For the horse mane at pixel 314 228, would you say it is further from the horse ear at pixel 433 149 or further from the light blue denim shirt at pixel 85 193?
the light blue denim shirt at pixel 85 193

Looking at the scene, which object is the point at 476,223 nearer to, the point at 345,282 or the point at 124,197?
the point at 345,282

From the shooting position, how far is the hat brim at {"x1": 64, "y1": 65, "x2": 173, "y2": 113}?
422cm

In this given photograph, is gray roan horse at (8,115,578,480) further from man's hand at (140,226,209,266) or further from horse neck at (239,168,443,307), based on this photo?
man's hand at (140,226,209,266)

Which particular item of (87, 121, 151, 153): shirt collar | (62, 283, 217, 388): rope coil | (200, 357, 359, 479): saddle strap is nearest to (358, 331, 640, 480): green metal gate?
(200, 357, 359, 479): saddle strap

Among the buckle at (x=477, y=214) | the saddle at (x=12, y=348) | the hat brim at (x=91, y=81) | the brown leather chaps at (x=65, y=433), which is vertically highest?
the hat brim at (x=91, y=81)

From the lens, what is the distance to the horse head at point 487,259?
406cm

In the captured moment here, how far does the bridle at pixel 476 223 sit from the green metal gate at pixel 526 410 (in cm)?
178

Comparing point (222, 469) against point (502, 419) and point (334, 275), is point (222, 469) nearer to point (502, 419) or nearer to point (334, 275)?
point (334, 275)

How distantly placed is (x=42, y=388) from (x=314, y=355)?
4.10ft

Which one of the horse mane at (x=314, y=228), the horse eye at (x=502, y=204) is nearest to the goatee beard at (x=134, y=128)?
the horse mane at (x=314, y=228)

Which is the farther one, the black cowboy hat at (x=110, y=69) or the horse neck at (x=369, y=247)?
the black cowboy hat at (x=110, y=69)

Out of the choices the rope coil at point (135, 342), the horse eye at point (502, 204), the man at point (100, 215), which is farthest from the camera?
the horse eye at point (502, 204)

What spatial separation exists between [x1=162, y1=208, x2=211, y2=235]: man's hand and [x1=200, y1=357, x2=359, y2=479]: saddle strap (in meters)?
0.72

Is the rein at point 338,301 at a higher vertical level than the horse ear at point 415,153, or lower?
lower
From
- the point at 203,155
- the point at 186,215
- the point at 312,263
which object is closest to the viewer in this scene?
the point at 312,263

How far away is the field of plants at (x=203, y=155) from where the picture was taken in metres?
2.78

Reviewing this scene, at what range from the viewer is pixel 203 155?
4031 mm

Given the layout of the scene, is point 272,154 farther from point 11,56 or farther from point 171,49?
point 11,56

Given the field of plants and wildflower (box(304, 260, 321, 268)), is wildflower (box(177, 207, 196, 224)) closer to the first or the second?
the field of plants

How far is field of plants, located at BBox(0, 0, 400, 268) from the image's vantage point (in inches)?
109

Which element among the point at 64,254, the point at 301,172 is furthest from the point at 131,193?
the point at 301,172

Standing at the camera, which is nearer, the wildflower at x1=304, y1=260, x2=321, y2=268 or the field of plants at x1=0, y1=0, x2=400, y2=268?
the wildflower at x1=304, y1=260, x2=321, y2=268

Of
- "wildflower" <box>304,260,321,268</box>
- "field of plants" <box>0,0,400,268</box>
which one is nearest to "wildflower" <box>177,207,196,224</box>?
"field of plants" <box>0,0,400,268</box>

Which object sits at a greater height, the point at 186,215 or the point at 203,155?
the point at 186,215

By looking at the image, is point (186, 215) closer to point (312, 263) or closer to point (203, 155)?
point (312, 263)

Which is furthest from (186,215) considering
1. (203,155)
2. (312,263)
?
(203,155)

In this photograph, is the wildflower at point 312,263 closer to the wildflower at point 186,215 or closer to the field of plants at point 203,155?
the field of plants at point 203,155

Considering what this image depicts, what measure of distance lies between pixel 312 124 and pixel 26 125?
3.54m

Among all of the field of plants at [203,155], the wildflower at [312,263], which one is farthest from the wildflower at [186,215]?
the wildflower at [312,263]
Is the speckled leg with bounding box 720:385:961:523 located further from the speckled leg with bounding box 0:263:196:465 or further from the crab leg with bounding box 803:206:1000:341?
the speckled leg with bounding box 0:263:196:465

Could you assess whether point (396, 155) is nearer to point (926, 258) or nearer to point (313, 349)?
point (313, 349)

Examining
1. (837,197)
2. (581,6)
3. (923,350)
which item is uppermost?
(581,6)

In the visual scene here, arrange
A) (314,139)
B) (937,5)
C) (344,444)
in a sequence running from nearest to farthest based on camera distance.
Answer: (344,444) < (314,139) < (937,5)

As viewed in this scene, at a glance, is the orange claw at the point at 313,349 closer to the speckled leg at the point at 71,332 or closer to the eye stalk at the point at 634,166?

---------------

Reproduce the material verbatim, line by line.

For the horse mane at pixel 314 228, would you say it is further from the horse ear at pixel 433 149 or further from the light blue denim shirt at pixel 85 193?
the light blue denim shirt at pixel 85 193

Looking at the scene, which object is the point at 476,223 nearer to, the point at 345,282 or the point at 124,197?
the point at 345,282

From the shooting position, how far is the hat brim at {"x1": 64, "y1": 65, "x2": 173, "y2": 113}?
422cm

In this given photograph, is gray roan horse at (8,115,578,480) further from man's hand at (140,226,209,266) or further from horse neck at (239,168,443,307), based on this photo?
man's hand at (140,226,209,266)

Which particular item of (87, 121, 151, 153): shirt collar | (62, 283, 217, 388): rope coil | (200, 357, 359, 479): saddle strap is nearest to (358, 331, 640, 480): green metal gate?
(200, 357, 359, 479): saddle strap

Among the buckle at (x=477, y=214) | the saddle at (x=12, y=348) | the hat brim at (x=91, y=81) | the brown leather chaps at (x=65, y=433), which is vertically highest?
the hat brim at (x=91, y=81)

From the lens, what is the distance to the horse head at point 487,259?
406cm

In the captured moment here, how far does the bridle at pixel 476 223 sit from the green metal gate at pixel 526 410 (in cm)?
178

Comparing point (222, 469) against point (502, 419) and point (334, 275), is point (222, 469) nearer to point (502, 419) or nearer to point (334, 275)?
point (334, 275)

How distantly placed is (x=42, y=388) from (x=314, y=355)?
4.10ft

Which one of the horse mane at (x=314, y=228), the horse eye at (x=502, y=204) is nearest to the goatee beard at (x=134, y=128)?
the horse mane at (x=314, y=228)

Which is the farther one, the black cowboy hat at (x=110, y=69) or the horse neck at (x=369, y=247)?
the black cowboy hat at (x=110, y=69)

Out of the choices the rope coil at point (135, 342), the horse eye at point (502, 204), the man at point (100, 215), which is farthest from the camera?
the horse eye at point (502, 204)

What spatial separation exists between [x1=162, y1=208, x2=211, y2=235]: man's hand and [x1=200, y1=357, x2=359, y2=479]: saddle strap (in meters)?
0.72

Is the rein at point 338,301 at a higher vertical level than the horse ear at point 415,153, or lower?
lower
From
- the point at 203,155
- the point at 186,215
- the point at 312,263
which object is closest to the viewer in this scene?
the point at 312,263

How far away is the field of plants at (x=203, y=155) from where the picture was taken in metres?
2.78

Reviewing this scene, at what range from the viewer is pixel 203 155?
4031 mm

Given the layout of the scene, is point 272,154 farther from point 11,56 or farther from point 171,49?
point 11,56

Given the field of plants and wildflower (box(304, 260, 321, 268)), is wildflower (box(177, 207, 196, 224)) closer to the first or the second?
the field of plants

How far is field of plants, located at BBox(0, 0, 400, 268) from the image's vantage point (in inches)?
109

Which element among the point at 64,254, the point at 301,172 is furthest from the point at 131,193?
the point at 301,172

Standing at the camera, which is nearer, the wildflower at x1=304, y1=260, x2=321, y2=268 or the field of plants at x1=0, y1=0, x2=400, y2=268?
the wildflower at x1=304, y1=260, x2=321, y2=268

Of
- "wildflower" <box>304,260,321,268</box>
- "field of plants" <box>0,0,400,268</box>
which one is nearest to "wildflower" <box>177,207,196,224</box>?
"field of plants" <box>0,0,400,268</box>

Which object sits at a greater height, the point at 186,215 or the point at 203,155?
the point at 186,215

By looking at the image, is point (186, 215) closer to point (312, 263) or closer to point (203, 155)?
point (312, 263)

Which is furthest from (186,215) considering
1. (203,155)
2. (312,263)
?
(203,155)

In this photograph, is the wildflower at point 312,263 closer to the wildflower at point 186,215 or closer to the field of plants at point 203,155?
the field of plants at point 203,155

Considering what this image depicts, what measure of distance lies between pixel 312 124 and pixel 26 125?
3.54m

Among all of the field of plants at [203,155], the wildflower at [312,263], which one is farthest from the wildflower at [186,215]?
the wildflower at [312,263]
Is the speckled leg with bounding box 720:385:961:523 located further from the speckled leg with bounding box 0:263:196:465 or further from the crab leg with bounding box 803:206:1000:341?
the speckled leg with bounding box 0:263:196:465

Could you assess whether point (396, 155) is nearer to point (926, 258) or nearer to point (313, 349)?
point (313, 349)

Examining
1. (837,197)
2. (581,6)
3. (923,350)
which item is uppermost?
(581,6)

In the visual scene here, arrange
A) (314,139)
B) (937,5)
C) (344,444)
in a sequence running from nearest to farthest based on camera distance.
Answer: (344,444) < (314,139) < (937,5)

As viewed in this scene, at a glance, is the orange claw at the point at 313,349 closer to the speckled leg at the point at 71,332 or closer to the eye stalk at the point at 634,166?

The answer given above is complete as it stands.